→ **What is required**
Transcribe the listing below word for word but skip its images.

→ **Information provided**
== Segment start ==
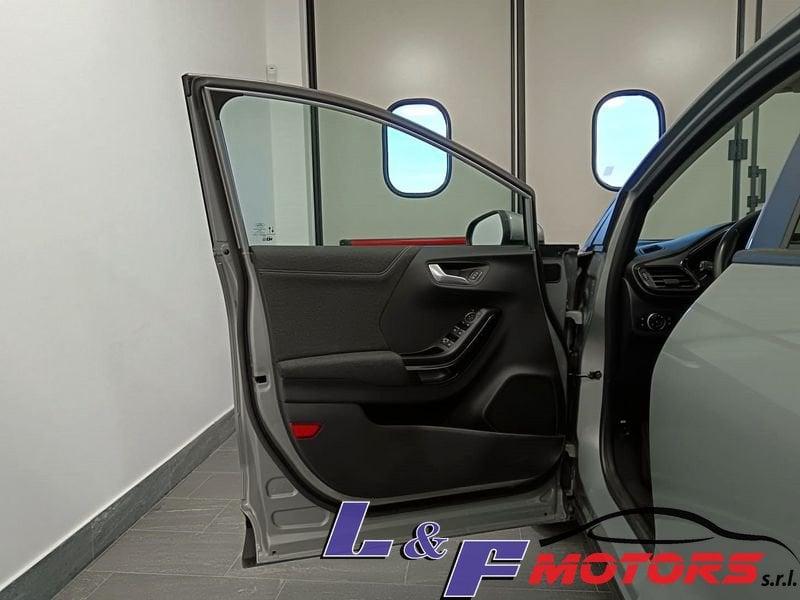 Ford Puma 1.5 Tdci 120 CV Titanium OK NEOPATENTATI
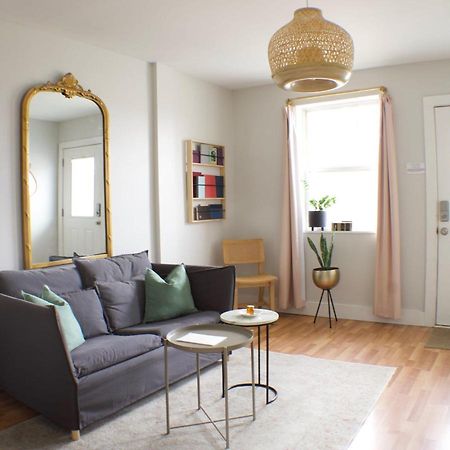 Geodis Park Apartment In Weho Nashville Esterno foto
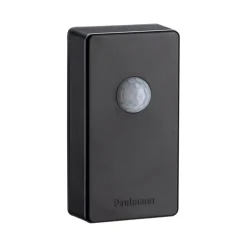 Paulmann SMIK Smart ulkoanturi, Zigbee 3.0, musta IP44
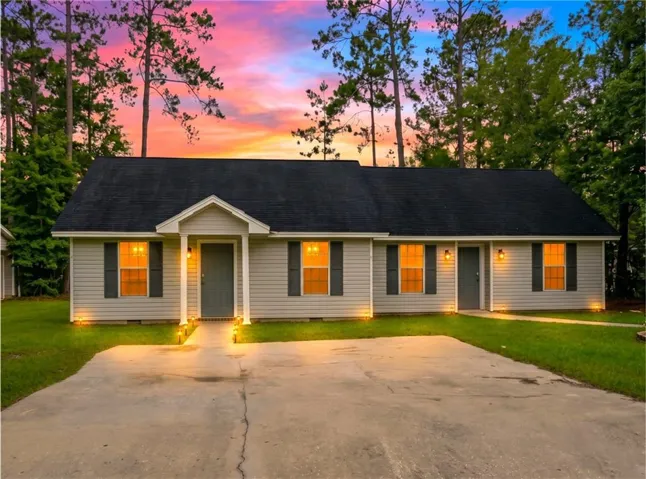 3201 Tyndall Drive, Valdosta, Georgia 31602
== Segment end ==
→ **Response for this exercise**
 Ford Puma 1.5 Tdci 120 CV Titanium OK NEOPATENTATI
 Geodis Park Apartment In Weho Nashville Esterno foto
 Paulmann SMIK Smart ulkoanturi, Zigbee 3.0, musta IP44
 3201 Tyndall Drive, Valdosta, Georgia 31602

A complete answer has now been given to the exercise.